> EXERCISE
Transcribe the section of the authentication incident report between "The overall impact" and "users were impacted.", inclusive.

> READING PASSAGE
════════════════════

Authentication failures impacting multiple Atlassian Cloud products
Incident Report for Confluence
Postmortem

SUMMARY

On May 31, 2021, between 5:43 AM and 7:05 AM UTC, a number of Jira Software, Jira Service Management, Jira Work Management, Confluence, Bitbucket, Trello, Opsgenie and Statuspage customers were unable to login into their Atlassian accounts. Additionally, Jira Service Management customer accounts could not login to the Customer portal during that period.

The event was triggered by an outage in one of Atlassian’s 3rd party authentication providers. Atlassian detected the incident within four minutes by our automated monitoring systems. We then mitigated the issue by disabling the problematic feature with our third party provider, and followed that with a fix deployed by our third party provider. These mitigations put our systems in a known good state. The total time to resolution was about 1 hour and 22 minutes.

IMPACT

The overall impact was between 5:43 AM and 7:05 AM UTC on May 31, 2021, and affected the Jira family of products, Confluence, Bitbucket ,Trello, Opsgenie and Statuspage. The incident caused service disruption to customers in all regions where logins were impacted. The key impacted areas were:

  • Most Jira Service Management customer accounts could not login to the Customer portal during the outage.
  • Bitbucket APIs were impacted, particularly APIs that rely on Atlassian account authentication were experiencing sporadic failures. Our investigation identified that 15 514 distinct users were impacted.
  • Atlassian account’s login page experienced a failure rate close to 20%.

ROOT CAUSE

The issue was caused by a database outage experienced by one of our 3rd party authentication providers, and attributed to the database hitting a scaling limit that was not properly configured.

════════════════════

Data records
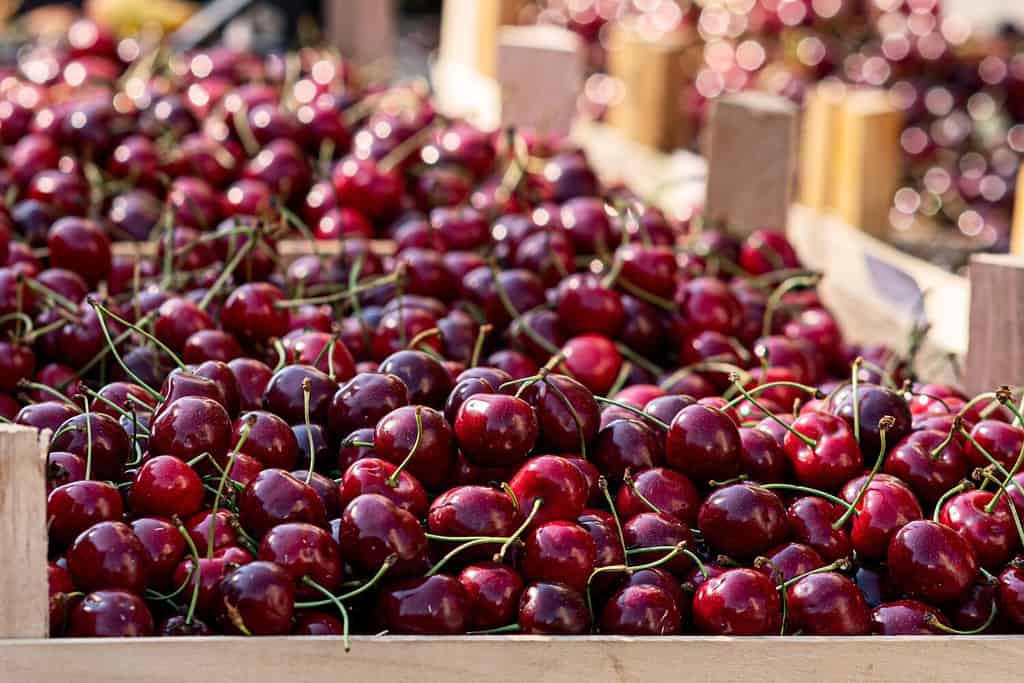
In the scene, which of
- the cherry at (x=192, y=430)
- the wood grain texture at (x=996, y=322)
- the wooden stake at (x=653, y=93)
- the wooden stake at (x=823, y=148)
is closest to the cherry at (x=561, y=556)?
the cherry at (x=192, y=430)

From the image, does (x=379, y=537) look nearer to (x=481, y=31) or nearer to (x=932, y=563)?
(x=932, y=563)

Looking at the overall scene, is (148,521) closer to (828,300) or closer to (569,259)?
(569,259)

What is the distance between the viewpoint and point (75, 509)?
4.25 ft

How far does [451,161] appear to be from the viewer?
2.78m

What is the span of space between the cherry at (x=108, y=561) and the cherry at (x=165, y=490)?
0.25ft

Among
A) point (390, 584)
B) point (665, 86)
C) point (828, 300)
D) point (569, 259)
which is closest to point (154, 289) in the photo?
point (569, 259)

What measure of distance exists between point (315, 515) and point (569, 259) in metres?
1.02

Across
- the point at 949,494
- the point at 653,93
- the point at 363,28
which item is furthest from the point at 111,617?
the point at 363,28

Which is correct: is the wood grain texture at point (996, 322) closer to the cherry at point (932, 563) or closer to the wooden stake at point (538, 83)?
the cherry at point (932, 563)

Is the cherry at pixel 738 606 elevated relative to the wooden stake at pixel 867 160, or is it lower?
lower

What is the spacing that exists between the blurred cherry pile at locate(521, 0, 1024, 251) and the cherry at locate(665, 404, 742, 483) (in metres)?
2.39

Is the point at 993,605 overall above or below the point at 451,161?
below

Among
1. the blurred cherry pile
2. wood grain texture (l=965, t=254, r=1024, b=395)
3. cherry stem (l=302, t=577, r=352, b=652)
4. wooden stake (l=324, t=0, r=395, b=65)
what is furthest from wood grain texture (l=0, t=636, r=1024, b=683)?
wooden stake (l=324, t=0, r=395, b=65)

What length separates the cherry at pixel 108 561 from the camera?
1.24m
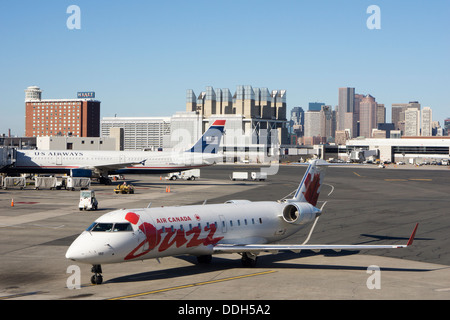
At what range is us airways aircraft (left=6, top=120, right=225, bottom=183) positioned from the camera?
85.3 m

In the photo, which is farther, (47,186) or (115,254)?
(47,186)

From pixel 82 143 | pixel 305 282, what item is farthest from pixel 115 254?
pixel 82 143

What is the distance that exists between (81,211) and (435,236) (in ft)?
106

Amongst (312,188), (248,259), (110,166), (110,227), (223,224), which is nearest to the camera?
(110,227)

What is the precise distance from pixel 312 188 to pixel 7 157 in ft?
201

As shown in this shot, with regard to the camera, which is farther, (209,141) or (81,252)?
(209,141)

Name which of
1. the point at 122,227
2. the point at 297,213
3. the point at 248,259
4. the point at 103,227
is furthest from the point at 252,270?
the point at 103,227

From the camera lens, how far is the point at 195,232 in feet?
87.1

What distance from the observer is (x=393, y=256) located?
32656mm

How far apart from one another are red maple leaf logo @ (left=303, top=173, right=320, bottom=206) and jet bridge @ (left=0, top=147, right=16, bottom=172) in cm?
6002

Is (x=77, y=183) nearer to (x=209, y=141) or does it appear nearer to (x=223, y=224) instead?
(x=209, y=141)

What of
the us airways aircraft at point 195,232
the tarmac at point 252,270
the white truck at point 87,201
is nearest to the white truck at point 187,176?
the white truck at point 87,201
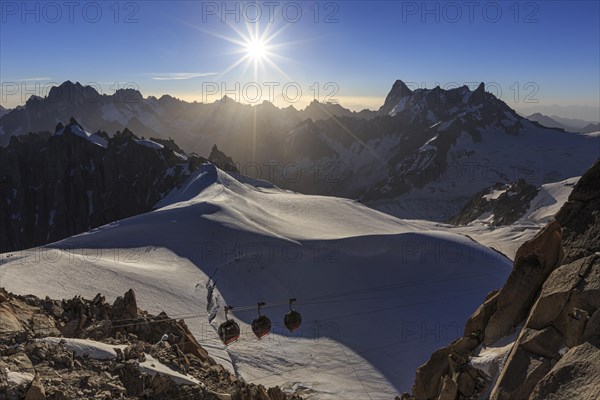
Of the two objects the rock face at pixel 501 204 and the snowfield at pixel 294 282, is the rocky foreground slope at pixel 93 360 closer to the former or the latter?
the snowfield at pixel 294 282

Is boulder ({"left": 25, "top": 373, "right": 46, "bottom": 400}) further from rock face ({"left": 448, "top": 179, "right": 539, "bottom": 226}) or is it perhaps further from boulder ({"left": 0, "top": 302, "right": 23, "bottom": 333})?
rock face ({"left": 448, "top": 179, "right": 539, "bottom": 226})

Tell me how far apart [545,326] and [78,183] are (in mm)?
108126

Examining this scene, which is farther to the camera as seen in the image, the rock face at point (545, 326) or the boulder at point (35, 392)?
the boulder at point (35, 392)

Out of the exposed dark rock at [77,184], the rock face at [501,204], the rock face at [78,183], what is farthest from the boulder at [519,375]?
the rock face at [501,204]

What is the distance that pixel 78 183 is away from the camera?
335ft

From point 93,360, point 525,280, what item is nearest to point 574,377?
point 525,280

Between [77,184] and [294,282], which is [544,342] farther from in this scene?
[77,184]

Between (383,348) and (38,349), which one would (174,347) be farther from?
(383,348)

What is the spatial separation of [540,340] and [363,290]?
104ft

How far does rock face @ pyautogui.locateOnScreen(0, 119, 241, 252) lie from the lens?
95000mm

════════════════════

> EXPECTED ANSWER
The overall impact was between 5:43 AM and 7:05 AM UTC on May 31, 2021, and affected the Jira family of products, Confluence, Bitbucket ,Trello, Opsgenie and Statuspage. The incident caused service disruption to customers in all regions where logins were impacted. The key impacted areas were:

  • Most Jira Service Management customer accounts could not login to the Customer portal during the outage.
  • Bitbucket APIs were impacted, particularly APIs that rely on Atlassian account authentication were experiencing sporadic failures. Our investigation identified that 15 514 distinct users were impacted.